As it was, he created open look after open look for guys like Seth Curry and Danny Green, which is exactly how this team is going to win if they're going to win with an offense built around a post-up center. Embiid's individual scoring is nice, but turning the scoring threat into repeated corner threes is the holy grail for this group. Instead of abandoning team basketball because they were trailing big early in the second half, Embiid only leaned into it further, and it helped the Sixers claw their way back into this game, one made jumper at a time. 

Embiid's other important contribution to this game was his exploitation of the officials, who were ready to whistle early and often. Philadelphia's free-throw machine had Minnesota defenders jumping all over the place throughout the evening, helping him get points on the board even as his jumper took some time to get into this game. He probably benefitted from some star calls in the second half, but knowing when and how to get those is part of the gig.

The big guy would eventually get going late in this one, stepping back into the lineup and playing second-half hero without any chance to catch his breath. Embiid hit a monster stepback three late in regulation that brought the house down, and he kept demanding the ball when the chips were down, forcing the officials to make a decision by seeking out contact throughout the fourth quarter and overtime.

Dataset entries ▸
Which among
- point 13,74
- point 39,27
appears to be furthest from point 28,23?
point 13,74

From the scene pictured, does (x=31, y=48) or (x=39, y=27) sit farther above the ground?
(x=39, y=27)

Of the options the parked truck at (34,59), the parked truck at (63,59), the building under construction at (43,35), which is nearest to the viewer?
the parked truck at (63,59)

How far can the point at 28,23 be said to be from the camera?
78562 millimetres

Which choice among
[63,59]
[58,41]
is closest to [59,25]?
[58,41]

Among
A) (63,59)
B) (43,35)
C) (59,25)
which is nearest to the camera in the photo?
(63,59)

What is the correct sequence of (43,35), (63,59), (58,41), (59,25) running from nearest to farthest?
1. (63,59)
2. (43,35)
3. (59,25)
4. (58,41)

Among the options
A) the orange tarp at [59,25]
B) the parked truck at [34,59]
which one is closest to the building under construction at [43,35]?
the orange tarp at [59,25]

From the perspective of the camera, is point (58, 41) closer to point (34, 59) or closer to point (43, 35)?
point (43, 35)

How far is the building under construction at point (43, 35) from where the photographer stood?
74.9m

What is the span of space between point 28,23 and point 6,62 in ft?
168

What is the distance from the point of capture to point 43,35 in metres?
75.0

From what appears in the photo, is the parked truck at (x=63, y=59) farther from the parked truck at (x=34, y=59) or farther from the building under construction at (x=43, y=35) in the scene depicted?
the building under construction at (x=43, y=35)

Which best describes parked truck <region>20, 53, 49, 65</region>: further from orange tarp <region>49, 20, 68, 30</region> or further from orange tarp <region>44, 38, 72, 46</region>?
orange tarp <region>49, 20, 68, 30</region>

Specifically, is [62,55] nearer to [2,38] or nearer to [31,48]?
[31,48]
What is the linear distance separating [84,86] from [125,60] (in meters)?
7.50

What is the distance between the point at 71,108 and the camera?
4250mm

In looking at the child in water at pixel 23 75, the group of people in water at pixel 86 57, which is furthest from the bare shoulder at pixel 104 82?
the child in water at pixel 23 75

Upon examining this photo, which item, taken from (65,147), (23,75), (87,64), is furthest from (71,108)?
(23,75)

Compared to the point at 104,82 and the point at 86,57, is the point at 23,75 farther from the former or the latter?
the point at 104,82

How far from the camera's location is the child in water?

Task instructions ▸
1. Return every line of the entries above that contains the word "tarp".
2. Continue the recap of Embiid's game against Minnesota from where it stops.

Expected results ▸
1.
A) the orange tarp at [59,25]
the orange tarp at [59,25]
Which best describes parked truck <region>20, 53, 49, 65</region>: further from orange tarp <region>49, 20, 68, 30</region> or further from orange tarp <region>44, 38, 72, 46</region>?
orange tarp <region>49, 20, 68, 30</region>

2.
Considering how much time he missed, Embiid looked great physically late in this one. Sprinkle in some absolutely insane defensive plays at the rim — Anthony Edwards had to throw up some real trash to try to score around him — and this was a hell of a return, a slow start aside. The late first overtime turnover was an absolute backbreaker, though.

• Danny Green was expected to be at or around 17 minutes of action tonight, but Doc Rivers went over the limit when the Sixers needed a spark in the second half. Good call by the coach — Green was a difference-maker for Philly when it looked like this game was on the verge of going completely off the rails, helping to pull them back in with a vintage Danny Green performance.

The loudest contributions Green makes are always the made threes, but he's so much more than his shot contributions. He closes out hard without flying into or past opposing perimeter players, he pokes the ball away from his man on-ball to get the Sixers rolling on the break, and his craftiness on the baseline is underappreciated for its impact on the offense. Even if Green isn't the guy taking/making a shot, drawing attention as he darts from corner to corner is ultra-valuable.

If he had sunk the three he missed at the end of the third after coming up with a steal in the backcourt with about 25 seconds to play, I think the roof might have blown off the Wells Fargo Center. There are plenty of you infuriated by his bad nights, but he is a critical piece for this group.

• Tobias Harris was flat-out terrible for the first half of this game, but I think he deserves credit for the fight and toughness he showed around the basket in the fourth quarter. With the Sixers on the comeback trail for basically the entire second half, a lot of guys were running on fumes as this game wore on, the weight of their push coming down on them. But Harris was a man possessed around the basket, scoring at the rim several times and coming down with a handful of offensive rebounds to extend possessions and covert them into points.

Sometimes it's just not going to be your night. When that's the case, you can get over the hump by simply out willing your opponent, and Harris clearly smelled fatigue in a group that was on the second half of a back-to-back.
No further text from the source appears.